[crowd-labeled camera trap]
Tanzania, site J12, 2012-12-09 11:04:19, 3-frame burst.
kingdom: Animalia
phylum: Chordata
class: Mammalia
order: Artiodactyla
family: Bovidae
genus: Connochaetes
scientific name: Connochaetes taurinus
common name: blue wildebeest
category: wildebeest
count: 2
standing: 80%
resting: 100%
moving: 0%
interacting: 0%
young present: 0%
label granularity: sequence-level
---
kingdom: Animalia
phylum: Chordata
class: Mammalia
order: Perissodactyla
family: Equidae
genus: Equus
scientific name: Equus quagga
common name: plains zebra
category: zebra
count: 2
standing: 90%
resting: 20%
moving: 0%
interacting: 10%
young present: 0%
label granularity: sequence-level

────────────────

Exercise description:
Write out again, unchanged, every line from the line containing "scientific name: Equus quagga" to the final line of the material above.

Output below:
scientific name: Equus quagga
common name: plains zebra
category: zebra
count: 2
standing: 90%
resting: 20%
moving: 0%
interacting: 10%
young present: 0%
label granularity: sequence-level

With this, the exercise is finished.